We can take a look at these samples in each dataset by using the `rownames()` and `colnames()` functions.

``````# Check row names of the metadata

# Check the column names of the counts data
colnames(rpkm_data)``````

We see the row names of the metadata are in a nice order starting at `sample1` and ending at `sample12`, while the column names of the counts data look to be the same samples, but are randomly ordered. Therefore, we want to reorder the columns of the counts data to match the order of the row names of the metadata. To do so, we will use the `match()` function to match the row names of our metadata with the column names of our counts data, so these will be the arguments for match.

To do so, we will use the match function to match the row names of our metadata with the column names of our counts data, so these will be the arguments for `match()`.

Within the `match()` function, the rownames of the metadata is the vector in the order that we want, so this will be the first argument, while the column names of the count or rpkm data is the vector to be reordered. We will save these indices for how to reorder the column names of the count data such that it matches the rownames of the metadata to a variable called `genomic idx`.

``````genomic_idx <- match(rownames(metadata), colnames(rpkm_data))
genomic_idx``````

The `genomic_idx` represents how to re-order the column names in our counts data to be identical to the row names in metadata.

Now we can create a new counts data frame in which the columns are re-ordered based on the `match()` indices. Remember that to reorder the rows or columns in a data frame we give the name of the data frame followed by square brackets, and then the indices for how to reorder the rows or columns.

Our `genomic_idx` represents how we would need to reorder the columns of our count data such that the column names would be in the same order as the row names of our metadata. Therefore, we need to add our `genomic_idx` to the columns position. We are going to save the output of the reordering to a new data frame called `rpkm_ordered`.

``````# Reorder the counts data frame to have the sample names in the same order as the metadata data frame
rpkm_ordered  <- rpkm_data[ , genomic_idx]``````

Check and see what happened by clicking on the `rpkm_ordered` in the Environment window or using the `View()` function.

``````# View the reordered counts
View(rpkm_ordered)``````

We can see the sample names are now in a nice order from sample 1 to 12, just like the metadata.

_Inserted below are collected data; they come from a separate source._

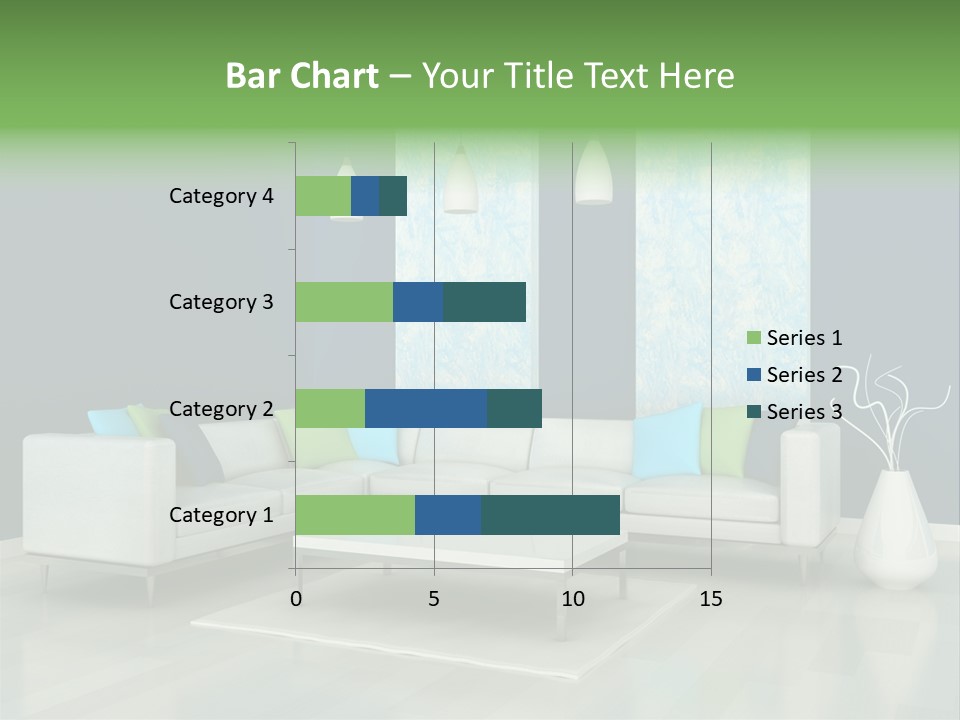 Bar Chart – Your Title Text Here

Category 4

Category 3

Category 2

Category 1

0
5
10
15

Series 1
Series 2
Series 3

You can also verify that column names of this new data matrix matches the metadata row names by using the `all` function:

``all(rownames(metadata) == colnames(rpkm_ordered))``

Now that our samples are ordered the same in our metadata and counts data, if these were raw counts (not RPKM) we could proceed to perform differential expression analysis with this dataset.

Exercises

1. After talking with your collaborator, it becomes clear that `sample2` and `sample9` were actually from a different mouse background than the other samples and should not be part of our analysis. Create a new variable called `subset_rpkm` that has these columns removed from the `rpkm_ordered` data frame.

2. Use the `match()` function to subset the `metadata` data frame so that the row names of the `metadata` data frame match the column names of the `subset_rpkm` data frame.